29 April 2024 dot  4 mins read
For a long time, the stereotypical role of men and women have been set; men go to work, do the labour, women stay at home care for the household, cooking, cleaning, childbearing and minding and more.
But, as with most things, time brings about change. More women are in the workforce, having children later in life or deciding not to have children.
More than ever, it is crucial to ensure that the insurance needs of women are not overlooked. With the increasing participation of women in the workforce and evolving roles within households, and cost of living pressures, it is essential to re-evaluate the focus on life insurance and other insurance products.

The changing landscape

Over the past few decades, we have witnessed a significant shift in the participation of women in the workforce. As of 1979, women made up 36% of the workforce[1]. As of 2022, that figure has increased to almost 48%. A great increase to close the gap, however, upon close inspection we see that 26.3% of those women are employed full-time and 21.6% employed part-time. And of all part-time employees in Australia, 68.5% were women[2].
This trend can be attributed to the continued responsibility of women in household management and childcare, which can impact their career progression, superannuation balances, and the perceived value of their contributions from a monetary perspective.

The potential impact of illness or injury

Consider a household with two parents, one primary school-aged child, and another in part-time daycare. If the mother, who works part-time and manages the household, were to fall ill or become injured, the impact on the family could be significant.
The financial burden could include medical expenses, travel, accommodation, and the potential loss of income if the father needs to take time off work to care for the family. Additionally, the emotional and physical toll on the family members can be substantial, as they navigate the challenges of maintaining the household and supporting each other during this difficult time.

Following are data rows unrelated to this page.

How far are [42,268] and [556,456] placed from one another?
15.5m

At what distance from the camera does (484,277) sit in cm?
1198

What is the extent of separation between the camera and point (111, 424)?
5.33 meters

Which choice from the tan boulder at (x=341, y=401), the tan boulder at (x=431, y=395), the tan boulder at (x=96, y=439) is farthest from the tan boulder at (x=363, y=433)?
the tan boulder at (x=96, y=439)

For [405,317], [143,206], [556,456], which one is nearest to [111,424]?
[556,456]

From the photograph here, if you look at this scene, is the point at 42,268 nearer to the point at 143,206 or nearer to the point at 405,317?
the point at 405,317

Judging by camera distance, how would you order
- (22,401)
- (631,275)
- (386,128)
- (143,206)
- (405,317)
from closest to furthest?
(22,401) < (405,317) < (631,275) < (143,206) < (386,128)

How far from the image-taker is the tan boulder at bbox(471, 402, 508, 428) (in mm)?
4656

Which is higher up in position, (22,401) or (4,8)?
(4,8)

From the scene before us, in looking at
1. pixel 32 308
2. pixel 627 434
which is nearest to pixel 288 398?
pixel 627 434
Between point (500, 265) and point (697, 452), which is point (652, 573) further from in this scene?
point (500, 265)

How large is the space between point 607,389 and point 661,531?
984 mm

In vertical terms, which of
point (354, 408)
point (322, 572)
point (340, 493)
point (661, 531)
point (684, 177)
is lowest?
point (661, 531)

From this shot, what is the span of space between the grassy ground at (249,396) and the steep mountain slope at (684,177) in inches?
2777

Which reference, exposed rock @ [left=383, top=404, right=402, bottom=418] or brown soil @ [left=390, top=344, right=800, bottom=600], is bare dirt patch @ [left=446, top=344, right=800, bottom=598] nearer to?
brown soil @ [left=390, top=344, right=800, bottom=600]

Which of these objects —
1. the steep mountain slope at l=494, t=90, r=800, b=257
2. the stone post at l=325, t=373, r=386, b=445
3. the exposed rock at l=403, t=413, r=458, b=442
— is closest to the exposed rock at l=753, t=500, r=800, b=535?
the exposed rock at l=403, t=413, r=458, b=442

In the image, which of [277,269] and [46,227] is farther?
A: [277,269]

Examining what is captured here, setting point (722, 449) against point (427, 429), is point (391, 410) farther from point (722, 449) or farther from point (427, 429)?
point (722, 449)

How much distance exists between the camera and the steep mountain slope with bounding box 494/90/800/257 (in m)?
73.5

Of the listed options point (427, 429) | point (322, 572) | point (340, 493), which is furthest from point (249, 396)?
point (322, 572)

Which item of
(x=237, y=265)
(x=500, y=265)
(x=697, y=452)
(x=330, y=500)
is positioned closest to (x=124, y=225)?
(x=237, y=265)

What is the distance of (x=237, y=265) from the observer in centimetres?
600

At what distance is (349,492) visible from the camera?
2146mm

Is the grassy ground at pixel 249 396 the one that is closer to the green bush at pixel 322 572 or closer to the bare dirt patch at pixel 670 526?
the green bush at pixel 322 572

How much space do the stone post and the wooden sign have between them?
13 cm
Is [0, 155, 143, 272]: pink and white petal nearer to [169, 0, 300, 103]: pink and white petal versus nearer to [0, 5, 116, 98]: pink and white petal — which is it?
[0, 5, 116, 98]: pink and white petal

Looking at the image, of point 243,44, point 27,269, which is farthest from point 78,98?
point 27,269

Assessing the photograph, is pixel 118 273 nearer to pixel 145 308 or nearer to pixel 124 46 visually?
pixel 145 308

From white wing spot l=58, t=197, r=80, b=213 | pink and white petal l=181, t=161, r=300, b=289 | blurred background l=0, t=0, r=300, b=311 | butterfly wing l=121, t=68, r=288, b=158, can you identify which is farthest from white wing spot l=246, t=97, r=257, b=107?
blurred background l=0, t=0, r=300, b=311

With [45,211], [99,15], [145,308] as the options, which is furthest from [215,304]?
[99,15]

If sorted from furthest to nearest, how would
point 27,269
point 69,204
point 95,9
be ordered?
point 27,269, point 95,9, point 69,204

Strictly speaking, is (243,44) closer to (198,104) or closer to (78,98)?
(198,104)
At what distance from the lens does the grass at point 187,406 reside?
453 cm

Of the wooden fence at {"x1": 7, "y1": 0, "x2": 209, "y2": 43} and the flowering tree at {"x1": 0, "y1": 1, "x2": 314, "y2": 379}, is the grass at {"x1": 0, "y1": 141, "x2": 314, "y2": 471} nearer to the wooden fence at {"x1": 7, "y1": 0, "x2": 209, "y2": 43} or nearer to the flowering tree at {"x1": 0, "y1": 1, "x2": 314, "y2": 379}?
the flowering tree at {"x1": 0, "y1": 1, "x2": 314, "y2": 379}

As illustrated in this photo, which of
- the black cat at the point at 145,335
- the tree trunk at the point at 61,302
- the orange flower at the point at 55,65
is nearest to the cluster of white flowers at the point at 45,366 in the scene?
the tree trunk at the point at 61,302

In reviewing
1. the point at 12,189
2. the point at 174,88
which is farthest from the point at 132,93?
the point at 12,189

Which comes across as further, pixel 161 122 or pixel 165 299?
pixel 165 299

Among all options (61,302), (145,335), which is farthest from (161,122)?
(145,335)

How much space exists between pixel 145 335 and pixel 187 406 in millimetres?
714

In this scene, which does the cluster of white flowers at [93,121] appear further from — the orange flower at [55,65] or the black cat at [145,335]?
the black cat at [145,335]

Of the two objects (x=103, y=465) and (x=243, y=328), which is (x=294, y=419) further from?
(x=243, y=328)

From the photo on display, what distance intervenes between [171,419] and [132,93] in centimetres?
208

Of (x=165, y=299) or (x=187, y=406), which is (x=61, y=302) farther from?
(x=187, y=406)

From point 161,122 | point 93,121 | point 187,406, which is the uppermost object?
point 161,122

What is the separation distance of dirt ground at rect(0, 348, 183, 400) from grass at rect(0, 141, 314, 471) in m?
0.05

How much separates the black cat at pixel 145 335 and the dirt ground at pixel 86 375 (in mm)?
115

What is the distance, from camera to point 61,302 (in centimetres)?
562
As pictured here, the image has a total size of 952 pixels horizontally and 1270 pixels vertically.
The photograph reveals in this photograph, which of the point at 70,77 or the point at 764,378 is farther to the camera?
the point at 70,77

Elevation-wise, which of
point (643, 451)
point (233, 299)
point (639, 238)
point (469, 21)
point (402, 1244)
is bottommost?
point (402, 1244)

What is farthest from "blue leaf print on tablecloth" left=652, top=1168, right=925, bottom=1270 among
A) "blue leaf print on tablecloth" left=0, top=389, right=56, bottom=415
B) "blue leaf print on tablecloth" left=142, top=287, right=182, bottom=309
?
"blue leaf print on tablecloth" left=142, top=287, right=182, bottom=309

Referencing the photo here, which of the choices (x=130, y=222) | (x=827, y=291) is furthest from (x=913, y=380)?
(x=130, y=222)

My client doesn’t have an insurance policy

Planning for the future can potentially reduce the emotional burden that may happen when a family member becomes injured or ill. Understanding the potential cost as a result of an injury or illness can help quantify the benefits of an insurance policy. 
While there are numerous avenues of assistance options available such as various foundations (e.g. Cancer Council and Leukaemia foundation), government assistance packages and private health insurance, there is still a gap that would need to be bridged, which is where an insurance policy can help.

The role of insurance

Ain insurance policy can play a big role in creating some kind of balance in an otherwise chaotic time. 
Total and Permanent Disability (TPD) coverage, and Crisis Recovery policies can help address the financial concerns that may arise from the unexpected illness or injury of a family member.
If, unfortunately, the mother was to pass away, a life insurance policy can help pay off debt, provide financial assistance to child minding allowing the rest of the family to grieve and move forward without the financial concerns.
Income protection policies may help continue a dual income, with monthly payments of up to 70 per cent of their pre-claim income for a period of time that suites their circumstances.
By understanding the changing landscape and the potential impact of illness or injury on households, we can work to provide tailored insurance solutions that address the unique needs of women and their families. By doing so, we can help create a more secure and resilient future for all members within superannuation funds.